Judge Finds War Memorial Unconstitutional

     (CN) - A planned war memorial outside Lake Elsinore's Minor League baseball stadium should not be built because the "principal effect" of its design "is to advance religion," a federal judge ruled.
     The Lake Elsinore Storm is the San Diego Padres Class A team. Its home field in Riverside County, modeled after Boston's Fenway Park, is considered the best Minor League park in the nation.
     Last year the American Humanist Association sued Lake Elsinore, its Mayor Robert Magee and the City Council, claiming a war memorial planned for the ballpark entrance, showing a soldier kneeling in prayer before a cross, would violate the separation of church and state.
     The 4½-foot tall memorial on a granite base would sit outside the Elsinore Diamond ballfield.
     "Freedom Is Never Free" would be on a plaque beneath the kneeling soldier.
     After several people opposed the design at an Oct. 23, 2012 council meeting, then-Mayor Pro Tem Hickman and other council members hit back.
     "I feel sorry for us that we as Christians cannot show the cross because of the First
     Amendment," Hickman lamented. "It really is a shame that our society, to me, is leaning that way."
     Councilman Daryl Hickman said: "I'm not going to sit here and wait for people to denigrate my beliefs, OK? ... Let them just present their designs. We don't have to change it."
     Councilwoman Melissa Melendez added: "It is a sad reflection on our society when as a Christian nation, one of the principles upon which we were founded is something that we are forced to hide."
     Such statements made it clear why the $50,000 memorial was approved, even though city lawyers warned the city would be sued, the association claimed.
     U.S. District Judge Wilson agreed, finding the design violates the U.S. Constitution's Establishment Clause and California's Establishment and No Preference Clauses.
     Citing the U.S. Supreme Court ruling in Lemon v. Kurtzman, Wilson found the memorial was "designed without a predominantly secular purpose, and that its principal effect is to advance religion."
     The court used the three-prong Lemon test, which analyzes a government action concerning religion under the Establishment Clause.
     Officials' public comments "expressed a predominantly religious interest in keeping the cross on the memorial," Judge Wilson wrote.
     The "public comments show that for a majority of the five-person Lake Elsinore City Council, the purpose for including the cross on the memorial was to symbolize their religion and the country's status as a Christian nation. Such comments reflect an abandonment of government neutrality in adopting the cross design," Wilson wrote.
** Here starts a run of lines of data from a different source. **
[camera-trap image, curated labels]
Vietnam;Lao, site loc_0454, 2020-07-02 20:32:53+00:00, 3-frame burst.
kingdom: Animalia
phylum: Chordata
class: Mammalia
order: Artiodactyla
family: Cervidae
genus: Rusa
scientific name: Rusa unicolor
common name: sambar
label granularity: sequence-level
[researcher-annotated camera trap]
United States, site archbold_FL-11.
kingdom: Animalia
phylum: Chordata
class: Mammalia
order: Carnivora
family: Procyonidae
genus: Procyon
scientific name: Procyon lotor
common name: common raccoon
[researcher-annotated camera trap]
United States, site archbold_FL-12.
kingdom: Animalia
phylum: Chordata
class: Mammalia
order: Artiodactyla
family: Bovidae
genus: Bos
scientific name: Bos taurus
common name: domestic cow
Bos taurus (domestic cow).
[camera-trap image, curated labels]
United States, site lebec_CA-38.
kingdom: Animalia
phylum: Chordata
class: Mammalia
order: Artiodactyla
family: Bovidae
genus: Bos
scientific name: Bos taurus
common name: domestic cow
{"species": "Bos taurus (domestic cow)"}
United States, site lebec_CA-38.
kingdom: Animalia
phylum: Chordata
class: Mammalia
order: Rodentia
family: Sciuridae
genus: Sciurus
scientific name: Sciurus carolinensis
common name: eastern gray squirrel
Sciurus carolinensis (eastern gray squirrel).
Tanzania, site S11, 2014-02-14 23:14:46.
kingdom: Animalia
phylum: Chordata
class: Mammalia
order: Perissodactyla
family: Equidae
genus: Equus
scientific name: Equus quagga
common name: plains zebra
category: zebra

     Wilson was unmoved by the city's contention that a design that included a Star of David and rows of white crosses was merely a historical depiction of World War II. That is just a "litigating position," the judge said.
     Later statements that "the revised memorial display had 'nothing to do with religion' and 'no matter how long and how many different ways you try to make this a religious issue, it is not,' ... simply cannot be squared with the council's prior statements," the judge wrote.
     The design endorsed one religion to the exclusion of other faiths, the judge found.
     "Here, the primary emphasis is a Christian grave, which may lead observers to believe that Lake Elsinore is only honoring Christian veterans," Wilson wrote.
     "I'm pleased Judge Wilson decided to uphold the valuable principles contained within the First Amendment," said Appignani Humanist Legal Center Director David Niose. "I hope that if members of the city council still want to honor veterans, they will move forward with a monument design that represents everyone who fought for our freedoms."
     The city said it may appeal.
     "We are disappointed with the court's decision," the city said in statement. "We plan to take a close look at the ruling. Our goal has always been to recognize the men and women who have bravely served to protect our country and our freedoms. We remain committed to this goal."
     Lake Elsinore, pop. 53,000, is the northernmost of a trio of cities in the Temecula Valley. The other cities are Murrieta and Temecula.
     Because of the name - Elsinore - the team mascot, a sea dragon, is named Hamlet, after the castle where the Shakespearean character lived.
     Lake Elsinore was a much-loved retreat for Hollywood stars of the Prohibition Era, who came to enjoy a now-abandoned casino overlooking the lake, and escape the Prohibition agents, who were more numerous in L.A.
     Today the Santa Ana Mountains above Lake Elsinore are a world-famous hang gliding jump-off point.